Verilen Problem:
Aşağıdaki okuma parçasında "H A Fİ F L E" sözleriyle başlayıp "etmezdi, değil mi?" sözleriyle biten kısmı hiç değiştirmeden yeniden yazın.

“ Ben rastgele bir kederliyim.”
E. M. Cioran
Her şeyi bıraktım. Her şeyi bir bir bırakırken, boşluk beni
yutmasın diye tutunacak başka “her şey” yaratma çabasına girecek gibi olduysam
da – bunun naçar kalacağını bildiğimden- tutunmasam da olur, dedim. Uçurum da
sana bakacaksa ne gam! Uçurumun kimseye – gözünü dikip şöyle – bakmayacağı
içime doğuyordu, bilmezden geldim. Temaşa olasılığı iç gıcıklayıcıydı,
olasılığı sezgiye tercih ettim.
H A Fİ F L E M E A R Z U S U
Yerim dardı. Göğsümü sarmalayan kafes küçük, zihnim çer çöple
dolu, dilim laf salatası karmaşasıyla tıklım tıkıştı. Çokluktan yokluk,
varsayımdan bilgi, söz’den samimiymiş gibi görünen hissiyat üretme yetisi
yüzünden ıvır zıvırla doldurmuştum kendimi. Yer aç, dedim. Yer aç, nefes
alamıyorum. Eteğimdeki taşları bıraka bıraka yürüyecektim. Yolu yoktu. Uçurum size
bakmıyorsa gerçekte, ha kendinizi atmışsınız ha kirli çıkınızı boşaltmışsınız. Fark
etmezdi, değil mi?
B O Ş A L T M A N I N
T R A J İ K O M E D İ S İ
İlkin söz’ü bırakırım sandımsa da atık, “an”lar oldu. An,
söz’den ağırmış meğer. Bir yaprağın savruluşu, o damlanın saça konuşu, rüzgârın
tene değişi, sokağa düşmüş ağaç gölgesi, kıyıya vuran suyun mırıltısı, bir
cümlenin seni kilitleyişi, uzun süren bilememe halinin aniden çözülüp dağılışı,
göğsünde bir sıkışma sonra patlayacak gibi hadsiz o genişleme, soluğunun kesilişi,
çığlığın boğazına düğümlenişi, rüyanın uykuya mıhlayışı, bir temasın zihnine
çentik atması. Hepsini bir kalemde bıraktım. Hafifledim mi? Eh, biraz. Yine de
hala ağır sayılırdım; var’ın yerine yok koyulamayacağını bildiğimden boş’a
sarıldım.

Satırlar:
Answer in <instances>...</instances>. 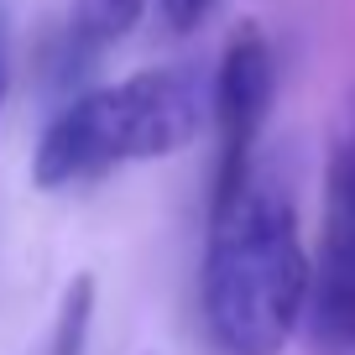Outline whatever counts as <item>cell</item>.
<instances>
[{
    "label": "cell",
    "mask_w": 355,
    "mask_h": 355,
    "mask_svg": "<svg viewBox=\"0 0 355 355\" xmlns=\"http://www.w3.org/2000/svg\"><path fill=\"white\" fill-rule=\"evenodd\" d=\"M313 261L288 189L251 173L230 199L209 204L204 245V329L220 355H282L309 319Z\"/></svg>",
    "instance_id": "obj_1"
},
{
    "label": "cell",
    "mask_w": 355,
    "mask_h": 355,
    "mask_svg": "<svg viewBox=\"0 0 355 355\" xmlns=\"http://www.w3.org/2000/svg\"><path fill=\"white\" fill-rule=\"evenodd\" d=\"M209 115V84L193 63H167L121 84L89 89L42 131L32 157L37 189H73L121 162L173 157L199 136Z\"/></svg>",
    "instance_id": "obj_2"
},
{
    "label": "cell",
    "mask_w": 355,
    "mask_h": 355,
    "mask_svg": "<svg viewBox=\"0 0 355 355\" xmlns=\"http://www.w3.org/2000/svg\"><path fill=\"white\" fill-rule=\"evenodd\" d=\"M309 329L319 355L355 350V105L334 131L324 173V241L309 293Z\"/></svg>",
    "instance_id": "obj_3"
},
{
    "label": "cell",
    "mask_w": 355,
    "mask_h": 355,
    "mask_svg": "<svg viewBox=\"0 0 355 355\" xmlns=\"http://www.w3.org/2000/svg\"><path fill=\"white\" fill-rule=\"evenodd\" d=\"M277 100V58L261 26L245 21L225 42V58L209 78V115L220 131V162H214V204L230 199L256 173V141Z\"/></svg>",
    "instance_id": "obj_4"
},
{
    "label": "cell",
    "mask_w": 355,
    "mask_h": 355,
    "mask_svg": "<svg viewBox=\"0 0 355 355\" xmlns=\"http://www.w3.org/2000/svg\"><path fill=\"white\" fill-rule=\"evenodd\" d=\"M152 0H73V11H68V58L73 63H94L105 47H115Z\"/></svg>",
    "instance_id": "obj_5"
},
{
    "label": "cell",
    "mask_w": 355,
    "mask_h": 355,
    "mask_svg": "<svg viewBox=\"0 0 355 355\" xmlns=\"http://www.w3.org/2000/svg\"><path fill=\"white\" fill-rule=\"evenodd\" d=\"M89 324H94V277H89V272H78V277L63 288V303H58L47 355H84Z\"/></svg>",
    "instance_id": "obj_6"
},
{
    "label": "cell",
    "mask_w": 355,
    "mask_h": 355,
    "mask_svg": "<svg viewBox=\"0 0 355 355\" xmlns=\"http://www.w3.org/2000/svg\"><path fill=\"white\" fill-rule=\"evenodd\" d=\"M214 0H157V16H162L167 32H193V26L209 16Z\"/></svg>",
    "instance_id": "obj_7"
},
{
    "label": "cell",
    "mask_w": 355,
    "mask_h": 355,
    "mask_svg": "<svg viewBox=\"0 0 355 355\" xmlns=\"http://www.w3.org/2000/svg\"><path fill=\"white\" fill-rule=\"evenodd\" d=\"M6 89H11V47H6V32H0V105H6Z\"/></svg>",
    "instance_id": "obj_8"
}]
</instances>
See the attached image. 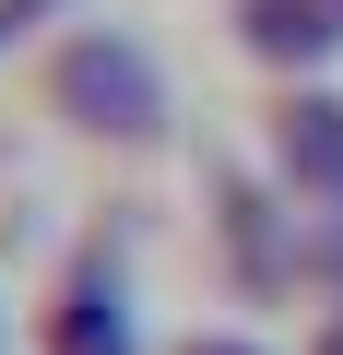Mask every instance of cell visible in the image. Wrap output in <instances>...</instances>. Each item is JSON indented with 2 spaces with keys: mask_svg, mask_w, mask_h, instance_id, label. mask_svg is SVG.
<instances>
[{
  "mask_svg": "<svg viewBox=\"0 0 343 355\" xmlns=\"http://www.w3.org/2000/svg\"><path fill=\"white\" fill-rule=\"evenodd\" d=\"M190 355H237V343H190Z\"/></svg>",
  "mask_w": 343,
  "mask_h": 355,
  "instance_id": "3",
  "label": "cell"
},
{
  "mask_svg": "<svg viewBox=\"0 0 343 355\" xmlns=\"http://www.w3.org/2000/svg\"><path fill=\"white\" fill-rule=\"evenodd\" d=\"M308 130H284V154L308 166V178H343V107H296Z\"/></svg>",
  "mask_w": 343,
  "mask_h": 355,
  "instance_id": "2",
  "label": "cell"
},
{
  "mask_svg": "<svg viewBox=\"0 0 343 355\" xmlns=\"http://www.w3.org/2000/svg\"><path fill=\"white\" fill-rule=\"evenodd\" d=\"M331 355H343V331H331Z\"/></svg>",
  "mask_w": 343,
  "mask_h": 355,
  "instance_id": "4",
  "label": "cell"
},
{
  "mask_svg": "<svg viewBox=\"0 0 343 355\" xmlns=\"http://www.w3.org/2000/svg\"><path fill=\"white\" fill-rule=\"evenodd\" d=\"M71 107H118V130L154 119V71L130 48H71Z\"/></svg>",
  "mask_w": 343,
  "mask_h": 355,
  "instance_id": "1",
  "label": "cell"
}]
</instances>
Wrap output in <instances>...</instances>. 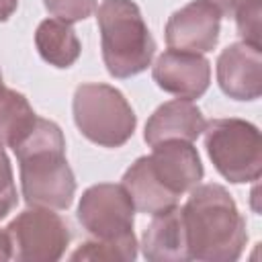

Alıştırma Sonucu:
H A Fİ F L E M E A R Z U S U
Yerim dardı. Göğsümü sarmalayan kafes küçük, zihnim çer çöple
dolu, dilim laf salatası karmaşasıyla tıklım tıkıştı. Çokluktan yokluk,
varsayımdan bilgi, söz’den samimiymiş gibi görünen hissiyat üretme yetisi
yüzünden ıvır zıvırla doldurmuştum kendimi. Yer aç, dedim. Yer aç, nefes
alamıyorum. Eteğimdeki taşları bıraka bıraka yürüyecektim. Yolu yoktu. Uçurum size
bakmıyorsa gerçekte, ha kendinizi atmışsınız ha kirli çıkınızı boşaltmışsınız. Fark
etmezdi, değil mi?